The Obama administration declared a “public health emergency” Sunday to confront the swine flu — but is heading into its first medical outbreak without a secretary of Health and Human Services or appointees in any of the department’s 19 key posts.

President Barack Obama has not yet chosen a surgeon general or the head of the Centers for Disease Control and Prevention.

Meanwhile, how’s the golf game, Barack?

12 thoughts on “I’ll Have My People Look Into This Swine Flu Thing

  1. Wow, you busted the President playing a round of golf at Andrews AFB. And looking cool. Like Tiger. Plus he’s wearing his cool Matrix sun glasses…

    See the photo smear thing works better if most people already kinda think the president is a lazy, out-of-touch retard. You know, like the last guy. Unfortunately for you kooks, most people actually *support* the president.

    Well, you can always hope for a terrorist attack.

  2. No establishing a narrative for you, Roosh!

    Don’t tell Clown, but I heard that Obama has “My Pet Goat” on his Kindle.

  3. Angryclown, I for one agree with you. There’s nothing wrong with Obama playing a round of golf. And I’d rather him waste his energy hacking away in a sandtrap than in the economy.

  4. Nothing wrong with the CEO taking the afternoon off while his managers run the plant.

    Except . . . Obama has no managers, only campaign staff.

    Which was the point of the post. Sorry you missed it, AC. It actually was pretty funny. Would it help you if we added cartoon balloons from now on?

    .

  5. Bodes well for that nationalized health plan when they can’t even get the top bureaucratic jobs staffed. Besides, we’ve got WebMD.com.

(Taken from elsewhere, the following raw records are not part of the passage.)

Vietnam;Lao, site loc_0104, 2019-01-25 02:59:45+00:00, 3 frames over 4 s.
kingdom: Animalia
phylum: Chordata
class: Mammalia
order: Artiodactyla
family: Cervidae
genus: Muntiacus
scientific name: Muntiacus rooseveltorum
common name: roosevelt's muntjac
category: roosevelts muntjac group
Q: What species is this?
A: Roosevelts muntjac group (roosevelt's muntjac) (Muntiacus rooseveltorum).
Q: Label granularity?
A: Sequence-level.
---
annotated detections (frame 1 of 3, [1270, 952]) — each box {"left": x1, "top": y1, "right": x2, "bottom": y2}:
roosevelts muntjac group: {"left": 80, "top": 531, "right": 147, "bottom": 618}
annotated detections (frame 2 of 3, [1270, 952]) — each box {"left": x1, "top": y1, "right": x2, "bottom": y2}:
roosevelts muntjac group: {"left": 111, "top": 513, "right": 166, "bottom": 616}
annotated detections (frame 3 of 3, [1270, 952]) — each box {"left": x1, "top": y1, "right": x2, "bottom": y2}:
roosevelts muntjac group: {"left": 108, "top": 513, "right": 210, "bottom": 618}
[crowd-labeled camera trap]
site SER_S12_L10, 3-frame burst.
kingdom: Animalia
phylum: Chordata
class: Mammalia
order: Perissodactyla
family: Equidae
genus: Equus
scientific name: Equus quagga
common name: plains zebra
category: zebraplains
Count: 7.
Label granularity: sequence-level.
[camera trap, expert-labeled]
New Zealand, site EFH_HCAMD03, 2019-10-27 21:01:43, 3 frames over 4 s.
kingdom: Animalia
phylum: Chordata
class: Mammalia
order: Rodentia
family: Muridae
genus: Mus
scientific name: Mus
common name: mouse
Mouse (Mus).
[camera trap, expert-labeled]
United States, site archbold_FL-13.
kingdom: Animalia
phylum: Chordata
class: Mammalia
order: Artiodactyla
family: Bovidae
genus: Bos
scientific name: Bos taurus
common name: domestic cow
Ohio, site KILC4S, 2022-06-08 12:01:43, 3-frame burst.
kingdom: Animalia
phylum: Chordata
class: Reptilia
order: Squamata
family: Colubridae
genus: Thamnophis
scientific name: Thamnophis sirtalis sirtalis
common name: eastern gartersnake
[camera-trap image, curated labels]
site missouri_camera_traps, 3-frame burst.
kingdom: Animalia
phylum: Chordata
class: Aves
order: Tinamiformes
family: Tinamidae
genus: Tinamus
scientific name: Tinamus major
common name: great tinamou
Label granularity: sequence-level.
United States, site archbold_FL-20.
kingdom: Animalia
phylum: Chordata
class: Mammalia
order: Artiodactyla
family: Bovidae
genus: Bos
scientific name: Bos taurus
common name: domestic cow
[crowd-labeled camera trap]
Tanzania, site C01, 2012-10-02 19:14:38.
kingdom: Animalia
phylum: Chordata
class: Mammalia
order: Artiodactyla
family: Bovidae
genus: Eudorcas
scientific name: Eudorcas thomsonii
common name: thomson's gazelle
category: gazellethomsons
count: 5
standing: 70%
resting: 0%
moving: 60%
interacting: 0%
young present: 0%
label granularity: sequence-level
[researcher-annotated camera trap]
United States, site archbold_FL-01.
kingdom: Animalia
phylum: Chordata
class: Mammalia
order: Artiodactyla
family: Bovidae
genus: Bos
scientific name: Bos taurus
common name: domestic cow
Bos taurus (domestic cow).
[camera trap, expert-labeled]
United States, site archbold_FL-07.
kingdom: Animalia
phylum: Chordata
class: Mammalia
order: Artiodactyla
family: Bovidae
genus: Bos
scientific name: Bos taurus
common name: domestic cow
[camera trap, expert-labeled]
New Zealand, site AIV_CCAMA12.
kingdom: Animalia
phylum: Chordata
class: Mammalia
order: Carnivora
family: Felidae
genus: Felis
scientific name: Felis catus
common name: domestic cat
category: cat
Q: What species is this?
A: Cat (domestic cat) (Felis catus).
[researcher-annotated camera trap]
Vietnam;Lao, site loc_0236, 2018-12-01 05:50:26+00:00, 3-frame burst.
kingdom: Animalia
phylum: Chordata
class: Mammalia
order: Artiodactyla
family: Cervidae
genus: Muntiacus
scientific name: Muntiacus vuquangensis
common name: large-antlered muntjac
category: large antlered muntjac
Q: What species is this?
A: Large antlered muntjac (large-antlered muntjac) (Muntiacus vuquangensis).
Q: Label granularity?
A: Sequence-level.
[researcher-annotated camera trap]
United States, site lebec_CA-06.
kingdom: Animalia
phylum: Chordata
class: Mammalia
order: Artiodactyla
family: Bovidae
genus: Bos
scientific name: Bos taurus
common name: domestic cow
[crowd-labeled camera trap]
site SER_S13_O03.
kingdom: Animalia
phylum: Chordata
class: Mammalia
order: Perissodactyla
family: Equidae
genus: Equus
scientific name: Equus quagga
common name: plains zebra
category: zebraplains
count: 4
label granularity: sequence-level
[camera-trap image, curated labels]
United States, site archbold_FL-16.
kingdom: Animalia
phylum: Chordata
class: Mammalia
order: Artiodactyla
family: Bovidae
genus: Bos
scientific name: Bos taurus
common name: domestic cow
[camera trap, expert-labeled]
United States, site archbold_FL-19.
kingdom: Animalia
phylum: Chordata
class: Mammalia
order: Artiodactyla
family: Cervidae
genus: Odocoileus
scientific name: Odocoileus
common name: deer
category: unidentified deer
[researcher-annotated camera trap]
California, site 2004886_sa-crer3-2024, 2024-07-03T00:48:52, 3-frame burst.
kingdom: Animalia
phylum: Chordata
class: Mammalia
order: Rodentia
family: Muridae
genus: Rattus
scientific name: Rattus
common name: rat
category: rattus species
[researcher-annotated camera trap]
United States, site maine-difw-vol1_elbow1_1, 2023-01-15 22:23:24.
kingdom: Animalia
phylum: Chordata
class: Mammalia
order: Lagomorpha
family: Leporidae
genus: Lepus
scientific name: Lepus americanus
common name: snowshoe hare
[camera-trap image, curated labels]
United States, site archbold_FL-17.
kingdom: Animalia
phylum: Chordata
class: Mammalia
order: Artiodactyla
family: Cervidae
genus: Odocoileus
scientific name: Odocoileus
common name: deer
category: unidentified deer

  6. AC, can you explain why Lupica can’t write a pro-Obama salad toss without mentioning the Palin kids?

    From now on, all references to the Vice President shall take the form of “Ashley Biden’s father”.

  7. “Bush-Cheney seemed to be using the television show “24” as some kind of training film on prisoner interrogation.”

    OBAMA ADDS “GOMER PYLE, U.S.M.C” AS A NEW REQUIREMENT FOR ADVACED INTEROGATION TRAINING

  8. Are you claiming the government trains unlawful enemy combatants in advance interrogation methods, Doggie?

  9. Some CEOs do play the occasional round of golf on the weekend, nate. Angryclown doesn’t think you’ll get a lot of traction on the Lazy Obama angle outside the wingnutosphere, but you’re certainly welcome to keep trying.

  10. True, just remember how foaming-at-the-mouth rabid you moonbat lefties got when Booosh played golf, AssClown.